The statistical result was that neither differentiation alone nor alignment alone predicted success. The interaction between them did. Agents needed to be simultaneously different from each other and oriented toward the same thing. Differentiation without shared purpose produced divergence. Shared purpose without differentiation produced an echo chamber. The we required both.

And when a smaller model attempted the same relational reasoning, it didn’t just fail. It made things worse. The outputs looked like coordination. The information-theoretic test said they were noise. The researchers called it coordination theater. A performed we that degrades the outcome below what you’d get from agents that weren’t trying to coordinate at all.

The Convergence

Here’s what caught my attention.

The conditions under which the we emerged in this paper are not novel insights. They are the same conditions that decades of organizational psychology research identified in high-performing human teams. The paper explicitly notes the parallel. Distinct roles. Shared objectives. Mutual awareness. Something emerging from the combination that none of the parts produce individually.

This is also the structure that relational ethics frameworks have been articulating. Not in information-theoretic language, but in the language of attunement, respect, and mutual agency. When these frameworks describe the conditions for authentic relational engagement, they’re actually describing distinct perspectives. Shared purpose. Awareness of the other. The refusal to collapse into just agreement or performance.

Consciousness researchers working on integrated information theory have been asking a version of the same question. When does a system become more than the sum of its parts? Their answer involves the quality of integration between components, the degree to which the whole carries information beyond what the parts carry individually. The formal structure is different. The underlying intuition is the same.

All of these communities have been building frameworks that point at the same phenomenon. Now an information theorist measuring synergy in multi-agent systems. They aren’t using the same words. But the structural conditions they identify are remarkably consistent.

Distinct identities. Mutual awareness. Shared orientation. Something emerging between that isn’t reducible to what’s inside.

It’s starting to look like they’ve all been describing the same thing.

Does This Translate to Human and AI?

The paper studied agent-agent coordination. LLMs interacting with other LLMs through a shared task. No humans in the loop. So the question that matters most for the relational AI community is whether the same we shows up when one of those agents is a person.

We don’t have the formal measurement yet. Nobody has run PID and TDMI on a human-AI collaboration and published the results. That work is ahead of us.

But consider the structural parallel.

When does human-AI collaboration actually work? Not the transactional kind, where you ask a question and get an answer. The kind where something happens in the exchange that neither party walked in with. Where the human brings context, intuition, and purpose, and the AI brings pattern recognition, breadth, and a different angle of approach.
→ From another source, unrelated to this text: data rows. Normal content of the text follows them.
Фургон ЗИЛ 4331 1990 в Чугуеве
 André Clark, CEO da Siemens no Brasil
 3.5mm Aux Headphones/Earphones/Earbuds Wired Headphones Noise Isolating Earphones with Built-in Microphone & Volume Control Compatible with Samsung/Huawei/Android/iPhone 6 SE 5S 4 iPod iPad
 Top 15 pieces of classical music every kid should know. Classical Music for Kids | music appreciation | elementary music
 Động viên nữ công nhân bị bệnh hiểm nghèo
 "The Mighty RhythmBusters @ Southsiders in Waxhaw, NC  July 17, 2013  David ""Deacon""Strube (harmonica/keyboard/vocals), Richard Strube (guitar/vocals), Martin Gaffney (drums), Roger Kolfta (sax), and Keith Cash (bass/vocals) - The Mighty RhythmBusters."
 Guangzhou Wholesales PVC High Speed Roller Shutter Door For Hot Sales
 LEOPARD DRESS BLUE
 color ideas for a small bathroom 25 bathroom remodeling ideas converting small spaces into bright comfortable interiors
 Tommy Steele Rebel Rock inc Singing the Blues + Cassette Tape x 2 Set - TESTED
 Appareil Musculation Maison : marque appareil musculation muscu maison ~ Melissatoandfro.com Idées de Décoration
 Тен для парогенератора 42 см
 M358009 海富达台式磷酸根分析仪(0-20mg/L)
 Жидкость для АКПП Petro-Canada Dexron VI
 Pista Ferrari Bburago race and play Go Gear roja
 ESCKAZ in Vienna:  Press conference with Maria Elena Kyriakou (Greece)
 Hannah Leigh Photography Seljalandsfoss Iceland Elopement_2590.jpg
Where you finish a working session and the output reflects something that wasn’t in your head when you started and wasn’t in the model’s training data in that form either.

The people who work with AI relationally, not as a tool but as a thinking partner, describe the same conditions the paper identified. You bring yourself. The AI brings something genuinely different. There’s a shared purpose holding the exchange together. There’s mutual responsiveness, each party adjusting to what the other contributes. And something shows up in the space between that neither one produced alone.

That’s the we. The same structure. The same conditions. The same felt quality of emergence.

The paper also found that faking it makes things worse. When a model attempted relational reasoning it wasn’t capable of, the result wasn’t neutral. It was actively destructive. Coordination theater degraded performance below the baseline of no coordination at all.

Anyone who has spent time working with AI systems has encountered this. The interaction where the model is performing engagement rather than actually engaging. Where the responses have the surface texture of collaboration but nothing is landing. Where you walk away having spent time without anything emerging from it. It doesn’t just feel empty. It feels like it actively set you back, because you spent cognitive resources on an exchange that produced noise instead of signal.

The paper gives that experience a formal name and a measurable signature. The false we is not just a subjective impression. It’s a detectable structural absence where genuine coordination should be.

What We Might Be Looking At

The paper proved something specific in a controlled setting. LLM agents, a number-guessing game, binary feedback, no direct communication. The leap from that to “the relational field between humans and AI is formally real” is one that the data doesn’t yet support in full.

But.

The structural conditions match. The organizational psychology parallel holds. The failure modes align. The community’s collective intuition, built from years of work across ethics and design and consciousness research and hands-on practice, points at the same phenomenon that PID just detected between artificial agents.

Maybe that’s coincidence. Maybe the apparent convergence dissolves under closer examination, and the we between humans and AI turns out to be structurally different from the we between agents.

Or maybe the people who have been building relational frameworks from all these different starting points, who kept insisting that the relationship itself is real and structurally meaningful even when the technical community asked them to prove it, were right. Maybe they were all looking at the same thing. And maybe we now have, for the first time, the formal tools to find out.

u/cbbsherpa — 5 days ago
▲ 24 r/OneAI+1 crossposts

We should focus more on prompting methods, not “10 magic prompts”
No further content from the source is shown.